[Available data]
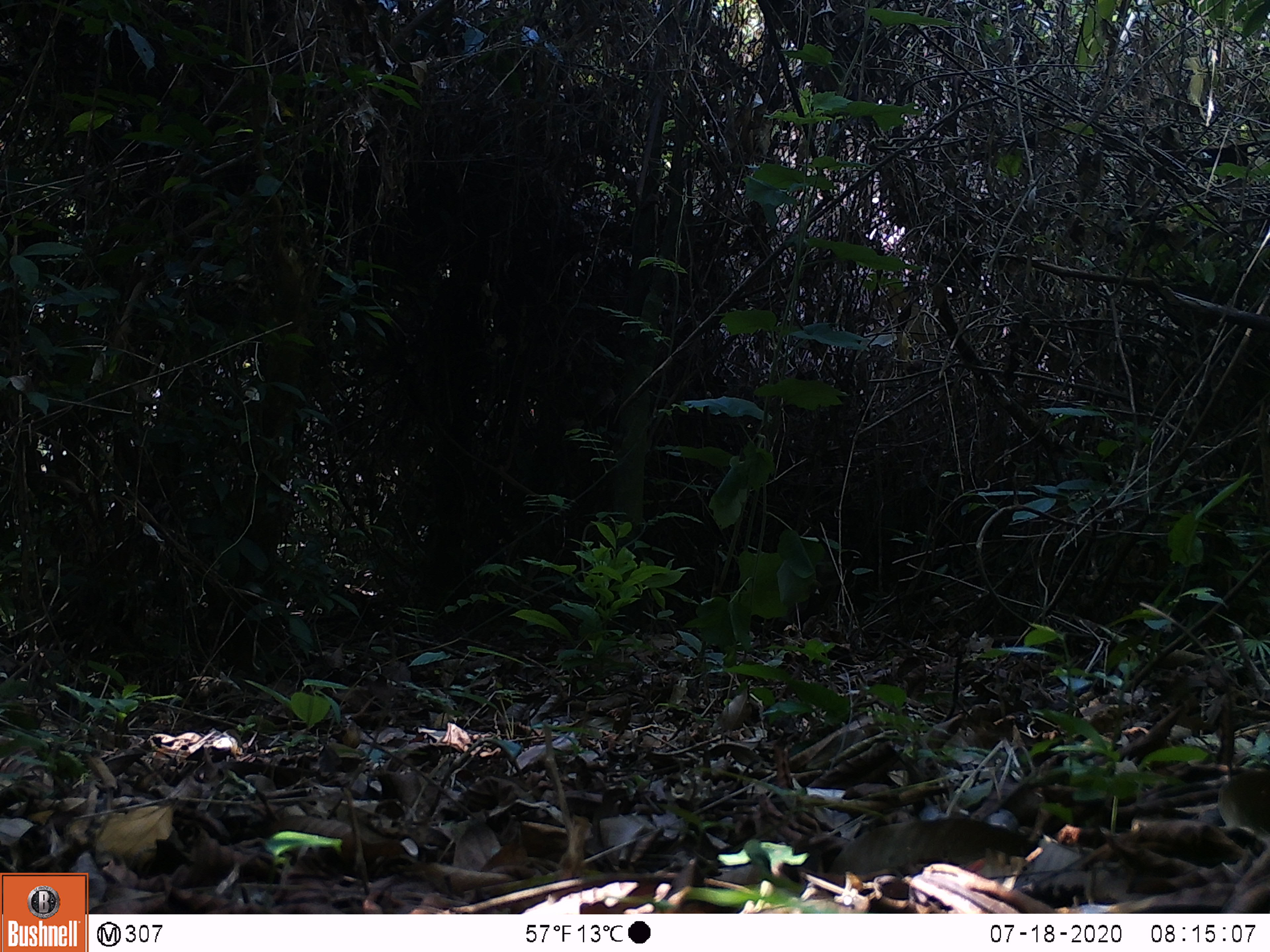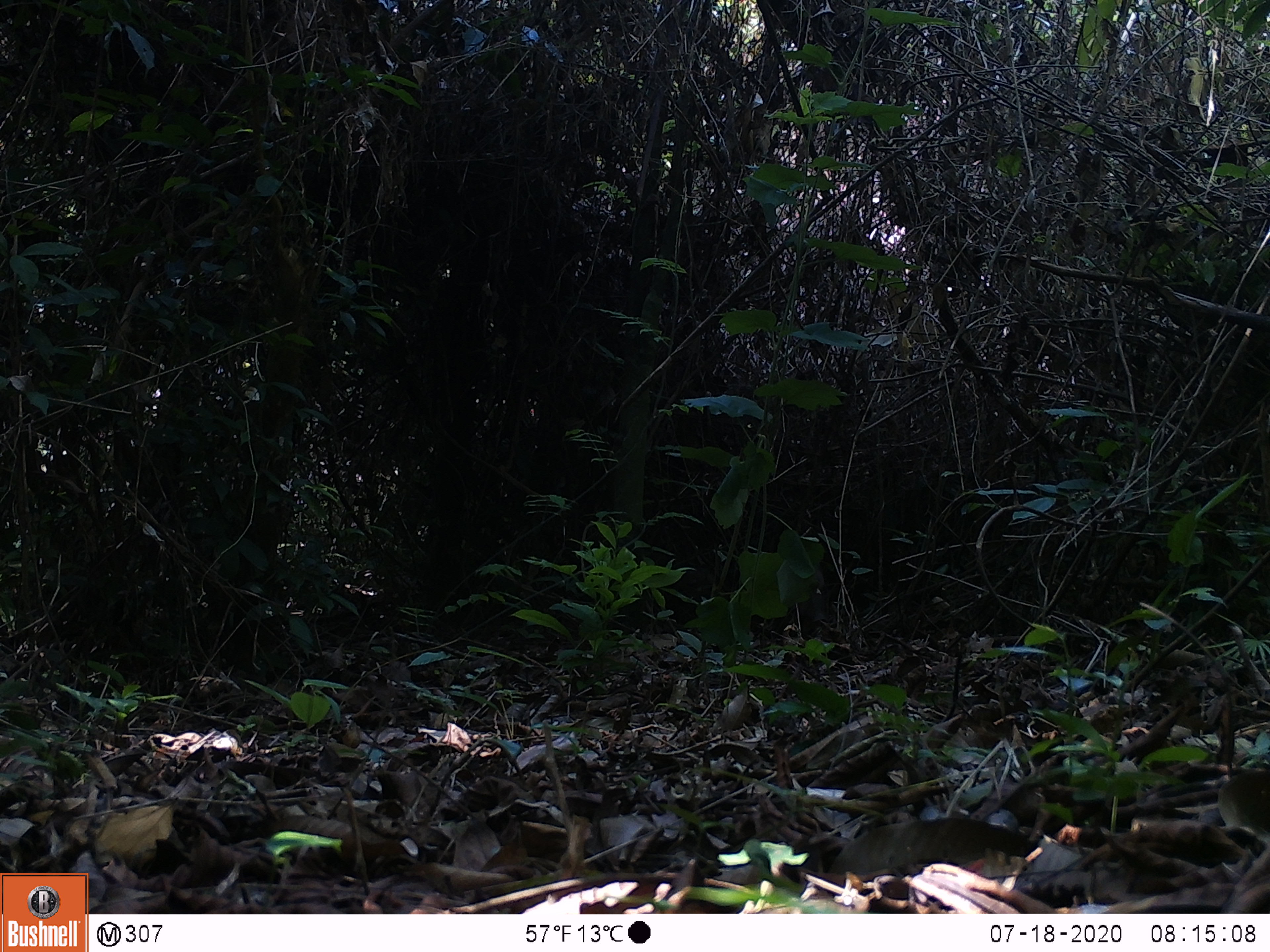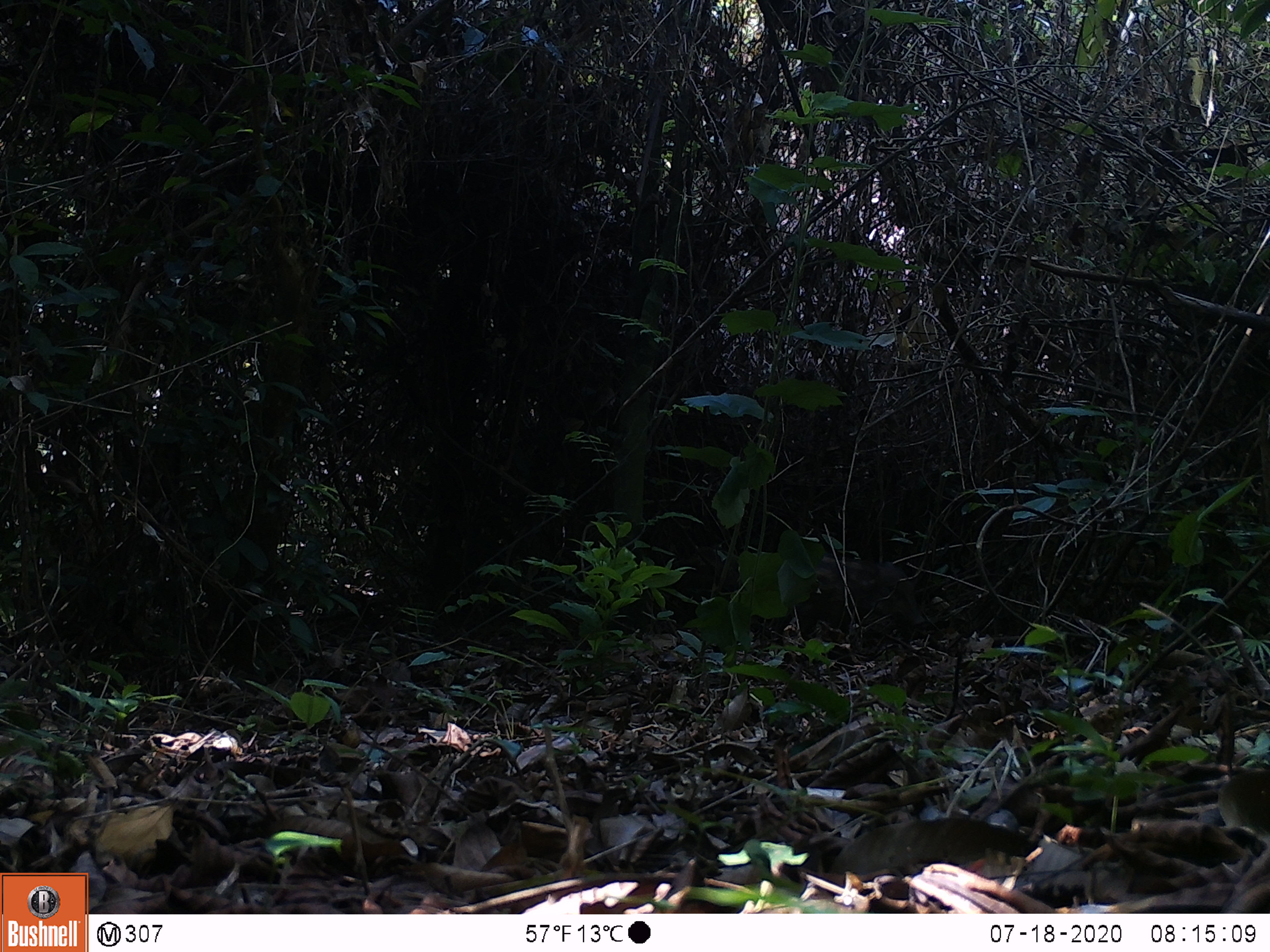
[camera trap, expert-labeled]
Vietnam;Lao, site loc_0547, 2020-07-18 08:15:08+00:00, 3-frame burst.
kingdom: Animalia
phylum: Chordata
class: Mammalia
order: Artiodactyla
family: Tragulidae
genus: Moschiola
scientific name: Moschiola meminna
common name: chevrotain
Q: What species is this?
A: Chevrotain (Moschiola meminna).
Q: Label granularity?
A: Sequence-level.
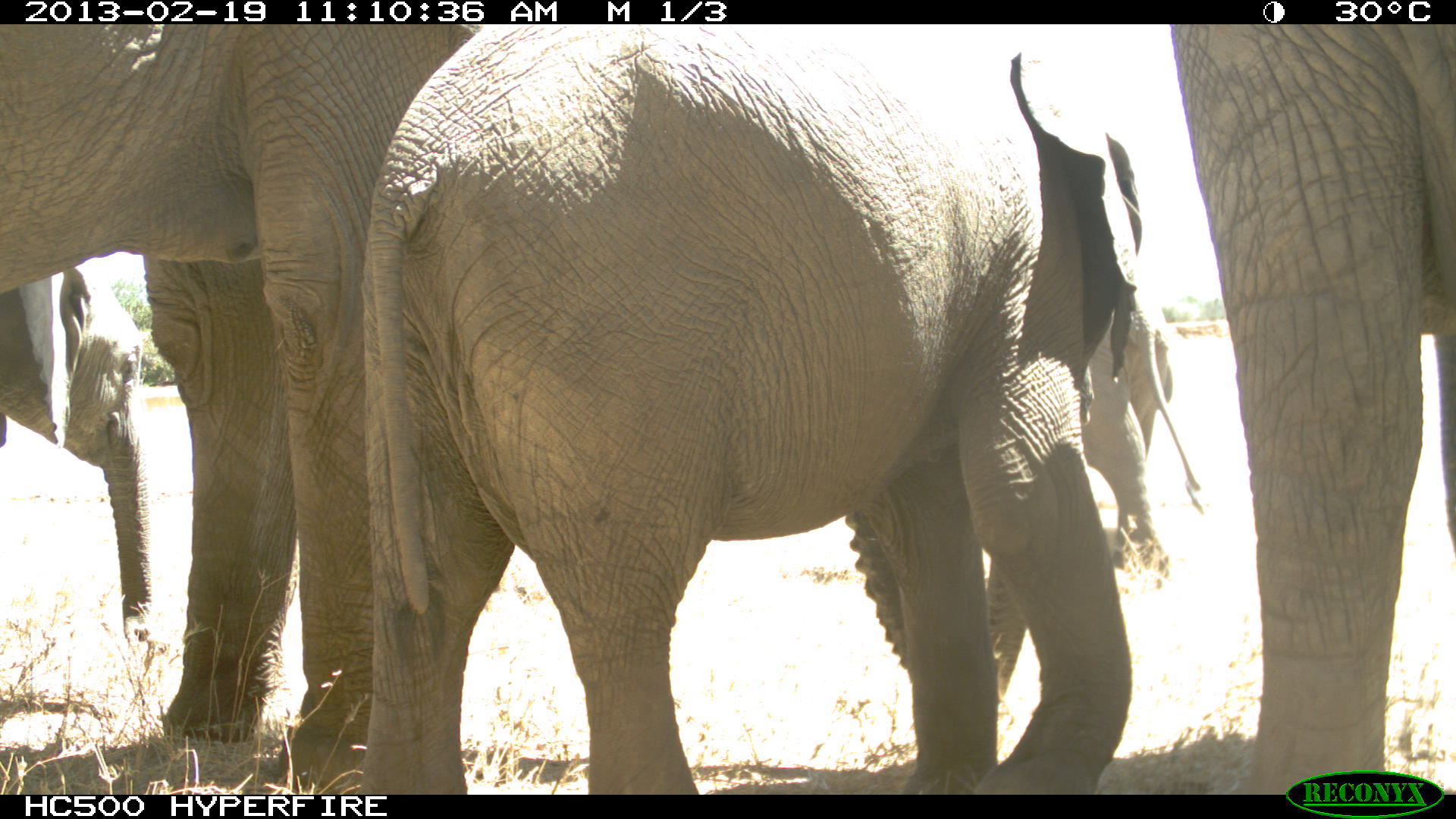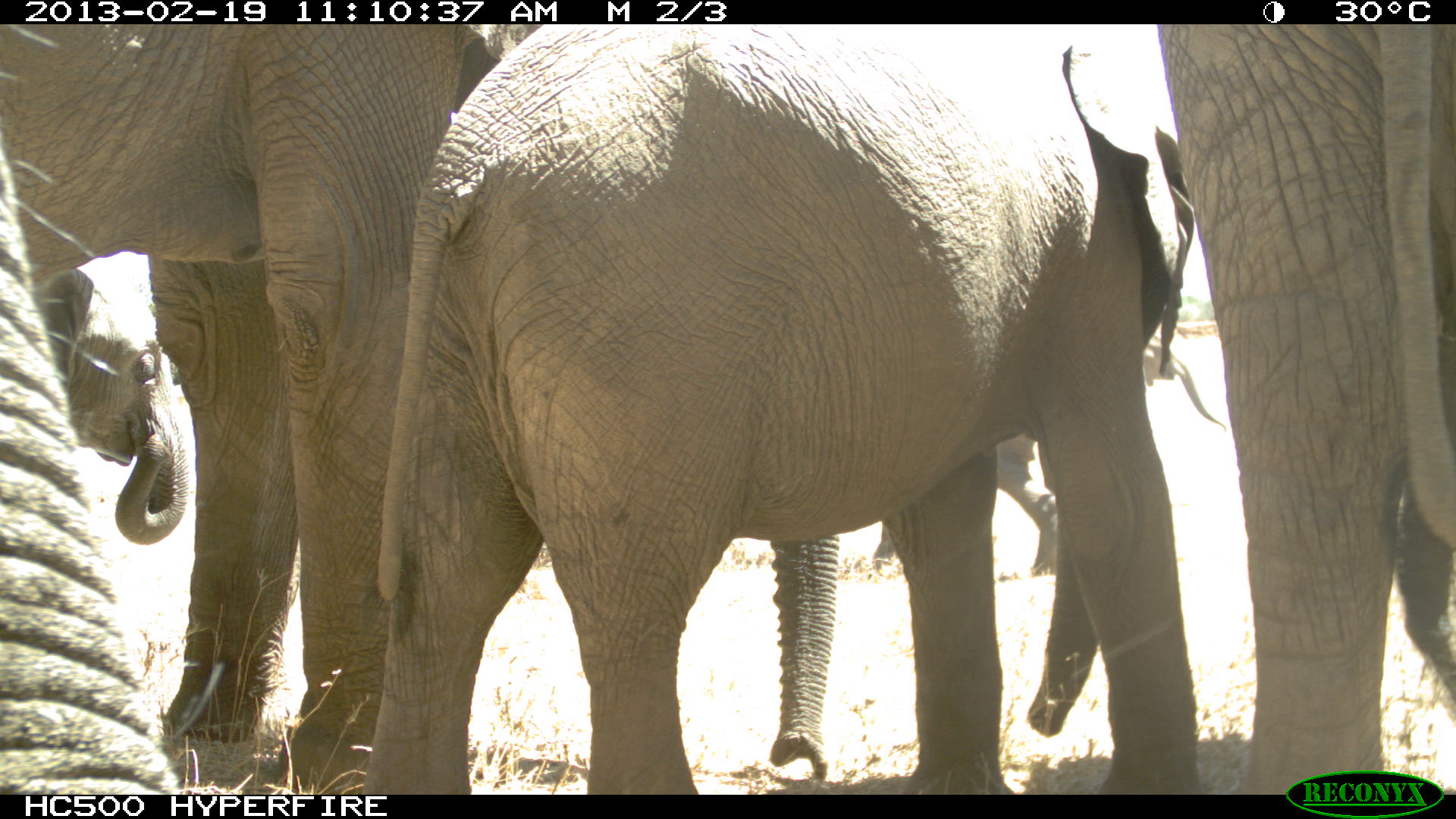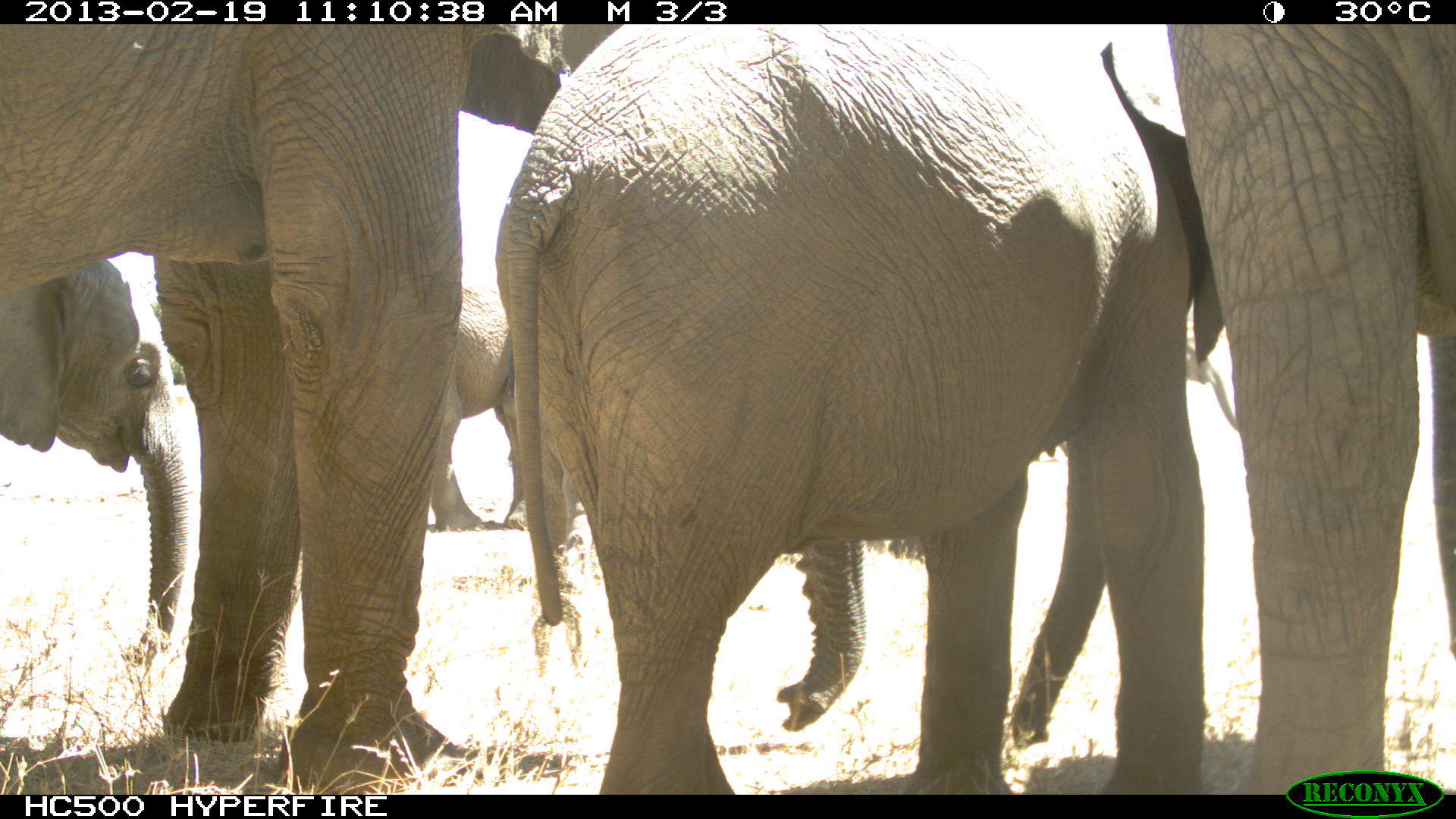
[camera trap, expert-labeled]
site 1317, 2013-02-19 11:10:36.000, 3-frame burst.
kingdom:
[/Available data]
Set down, in exact form, only the lines that start at the one containing "family: Tragulidae" and finish at the last line of the material; pictures do not go in.

— Response to this task —
family: Tragulidae
genus: Moschiola
scientific name: Moschiola meminna
common name: chevrotain
Q: What species is this?
A: Chevrotain (Moschiola meminna).
Q: Label granularity?
A: Sequence-level.
[camera trap, expert-labeled]
site 1317, 2013-02-19 11:10:36.000, 3-frame burst.
kingdom:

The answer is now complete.